Evaluation of DOCK 6 as a pose generation and database enrichment tool.

机构信息

BioMaPS Institute and Department of Chemistry and Chemical Biology, Rutgers University, Piscataway, NJ 08854, USA.

出版信息

J Comput Aided Mol Des. 2012 Jun;26(6):749-73. doi: 10.1007/s10822-012-9565-y. Epub 2012 May 9.

Abstract

In conjunction with the recent American Chemical Society symposium titled "Docking and Scoring: A Review of Docking Programs" the performance of the DOCK6 program was evaluated through (1) pose reproduction and (2) database enrichment calculations on a common set of organizer-specified systems and datasets (ASTEX, DUD, WOMBAT).
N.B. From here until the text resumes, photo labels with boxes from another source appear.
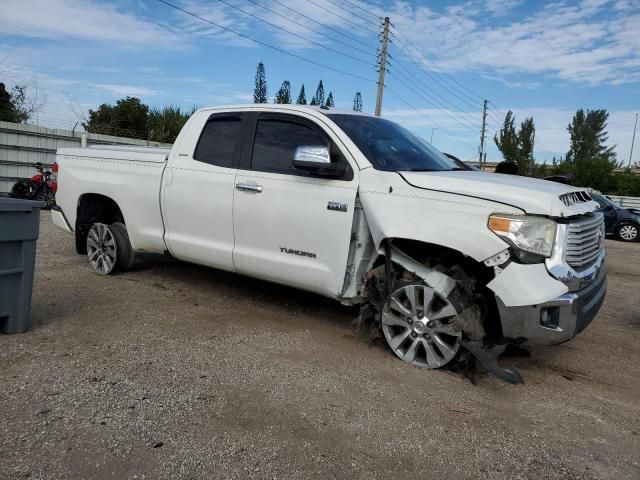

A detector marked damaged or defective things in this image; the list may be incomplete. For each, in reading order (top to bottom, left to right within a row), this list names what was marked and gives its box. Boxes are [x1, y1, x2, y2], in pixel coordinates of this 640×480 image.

damaged tire [382, 282, 462, 368]
crumpled fender [488, 260, 568, 306]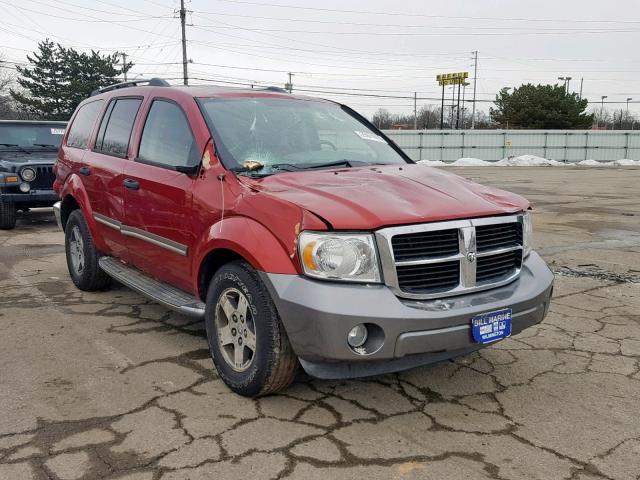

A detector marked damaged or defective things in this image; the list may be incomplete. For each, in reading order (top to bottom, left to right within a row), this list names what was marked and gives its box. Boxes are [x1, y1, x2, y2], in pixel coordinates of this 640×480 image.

cracked windshield [200, 96, 408, 174]
damaged windshield [198, 96, 410, 175]
cracked concrete pavement [1, 166, 640, 480]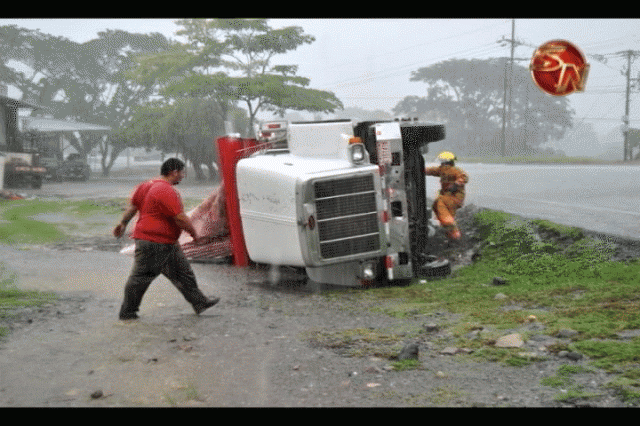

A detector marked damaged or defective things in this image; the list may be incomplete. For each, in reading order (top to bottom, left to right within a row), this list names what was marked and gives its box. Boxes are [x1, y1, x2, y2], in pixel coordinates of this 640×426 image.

overturned truck [212, 118, 448, 288]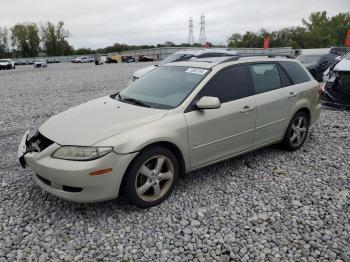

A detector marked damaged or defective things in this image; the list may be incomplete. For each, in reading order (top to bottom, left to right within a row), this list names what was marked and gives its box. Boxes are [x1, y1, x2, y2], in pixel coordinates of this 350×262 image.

Representative baseline grid score results averaged over five docking runs yield a relatively high pose identification success rate of 72.5 % (symmetry corrected rmsd) and sampling rate of 91.9 % for the multi site ASTEX set (N = 147) using organizer-supplied structures. Numerous additional docking experiments showed that ligand starting conditions, symmetry, multiple binding sites, clustering, and receptor preparation protocols all affect success. Encouragingly, in some cases, use of more sophisticated scoring and sampling methods yielded results which were comparable (Amber score ligand movable protocol) or exceeded (LMOD score) analogous baseline grid-score results. The analysis highlights the potential benefit and challenges associated with including receptor flexibility and indicates that different scoring functions have system dependent strengths and weaknesses. Enrichment studies with the DUD database prepared using the SB2010 preparation protocol and native ligand pairings yielded individual area under the curve (AUC) values derived from receiver operating characteristic curve analysis ranging from 0.29 (bad enrichment) to 0.96 (good enrichment) with an average value of 0.60 (27/38 have AUC ≥ 0.5). Strong early enrichment was also observed in the critically important 1.0-2.0 % region. Somewhat surprisingly, an alternative receptor preparation protocol yielded comparable results. As expected, semi-random pairings yielded poorer enrichments, in particular, for unrelated receptors. Overall, the breadth and number of experiments performed provide a useful snapshot of current capabilities of DOCK6 as well as starting points to guide future development efforts to further improve sampling and scoring.

摘要

与最近美国化学学会的研讨会“对接和评分:对接程序综述”相结合,通过(1)构象再现和(2)在一组常见的组织者指定的系统和数据集(ASTEX、DUD、WOMBAT)上进行数据库富集计算,评估了 DOCK6 程序的性能。使用组织者提供的结构,代表五次对接运行的平均基线网格评分结果,对于多站点 ASTEX 集(N=147),相对较高的构象识别成功率为 72.5%(对称校正 RMSD)和 91.9%的采样率。许多额外的对接实验表明,配体起始条件、对称性、多个结合位点、聚类和受体准备方案都影响成功率。令人鼓舞的是,在某些情况下,使用更复杂的评分和采样方法可以得到可比(Amber 评分配体可动性方案)或超过(LMOD 评分)类似的基线网格评分结果。该分析突出了包含受体灵活性的潜在好处和挑战,并表明不同的评分函数具有系统相关的优缺点。使用 SB2010 准备方案准备的 DUD 数据库的富集研究和天然配体配对,从接收器操作特性曲线分析中得出了个体曲线下面积(AUC)值,范围从 0.29(富集不良)到 0.96(富集良好),平均值为 0.60(27/38 的 AUC≥0.5)。在至关重要的 1.0-2.0%区域也观察到了强烈的早期富集。令人有些惊讶的是,替代的受体准备方案产生了可比的结果。正如预期的那样,半随机配对产生了较差的富集,特别是对于不相关的受体。总的来说,所进行的广度和数量的实验提供了对 DOCK6 当前能力的有用快照,以及指导未来发展努力以进一步提高采样和评分的起点。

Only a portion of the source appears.